We’re now getting to that time of year where we pause for reflection, take stock of what we’ve learnt and cast our eyes ahead to the new year with a sense of renewed optimism as to what we can achieve. 2012 can be better than 2011 and every year preceding that. That is the definition of progress.
As a sort of dissent to introspection of 2011 – though we may perhaps reflect on the year in a later post – we wanted to look back at Deloitte’s 2010 Global Financial Services Security Survey, a report we’re confident everyone involved in the information security and risk management industry will have read or at least come across.
The opening paragraph to the report was as strong as introductions go, which we think is worth quoting again, albeit slightly abridged: “The new decade marked a turning point for those of us involved in the information security industry. We now live in an age of cyber warfare. The environment is dangerous and sinister. The children who used to make mischief in their basements are now only bit players and rarely make the news anymore.
“They have been superseded by organised crime, governments and individuals who make computer fraud their full-time business, either for monetary gain or for competitive or technological advantage. Countries now accuse each other of cyber warfare.”
We think they hit the nail on the head there. We are all involved in a sector that has, in some ways, become one of the most important industries in the world, at the forefront of protecting governments and citizens against that wish to either cause harm and/or disruption for whatever reason, whether it is political or vindictive.

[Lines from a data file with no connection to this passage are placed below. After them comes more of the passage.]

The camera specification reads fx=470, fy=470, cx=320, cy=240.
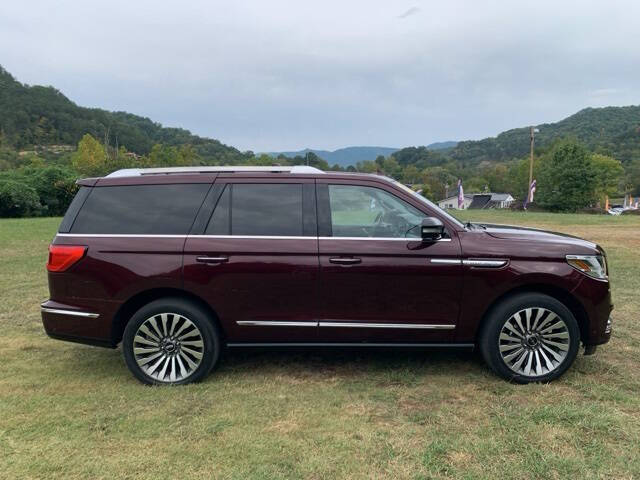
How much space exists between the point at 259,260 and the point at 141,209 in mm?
1149

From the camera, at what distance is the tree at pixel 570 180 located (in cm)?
5750

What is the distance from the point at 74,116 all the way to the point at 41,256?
312 feet

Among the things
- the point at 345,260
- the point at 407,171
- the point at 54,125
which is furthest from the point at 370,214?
the point at 54,125

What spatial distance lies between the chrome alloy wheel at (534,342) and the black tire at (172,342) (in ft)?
8.14

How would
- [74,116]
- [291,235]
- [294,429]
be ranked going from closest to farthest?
[294,429] → [291,235] → [74,116]

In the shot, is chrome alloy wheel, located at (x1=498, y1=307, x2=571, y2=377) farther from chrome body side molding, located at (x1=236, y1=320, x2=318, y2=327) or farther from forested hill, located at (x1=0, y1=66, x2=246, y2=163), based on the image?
forested hill, located at (x1=0, y1=66, x2=246, y2=163)

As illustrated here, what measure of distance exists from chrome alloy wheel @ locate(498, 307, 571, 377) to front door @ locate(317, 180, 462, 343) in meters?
0.48

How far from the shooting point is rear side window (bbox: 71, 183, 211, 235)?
4.04 metres

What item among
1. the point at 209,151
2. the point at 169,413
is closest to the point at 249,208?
the point at 169,413

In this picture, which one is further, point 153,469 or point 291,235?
point 291,235

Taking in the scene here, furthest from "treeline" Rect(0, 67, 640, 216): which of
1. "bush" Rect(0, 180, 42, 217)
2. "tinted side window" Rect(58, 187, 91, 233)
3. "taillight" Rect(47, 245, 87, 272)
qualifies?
"taillight" Rect(47, 245, 87, 272)

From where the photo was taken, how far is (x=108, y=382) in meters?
4.15

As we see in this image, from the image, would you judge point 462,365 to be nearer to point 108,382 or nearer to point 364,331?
point 364,331

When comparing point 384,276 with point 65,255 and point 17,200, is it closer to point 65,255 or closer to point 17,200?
point 65,255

With every new development in cyber security comes, it has to be said, equally innovative and ingenious ways of getting around it. Our business is, therefore, in a global context, a 24-hour machine.
As we grow ever dependent on what can be best described as the ‘virtual infrastructure’, the physical world and its parameters represented and engaged with inside of a digital landscape, the need for more professionals and experts to work on ethical hacking and forensics for example, to get people up to an exacting level where they are SC & DV cleared, will become ever pressing.
Like the green industry has been touted as one possibility of getting the UK’s economy – and that of other nations across the world – back on track and booming, so too will the information security sector be instrumental in equipping people with jobs that matter.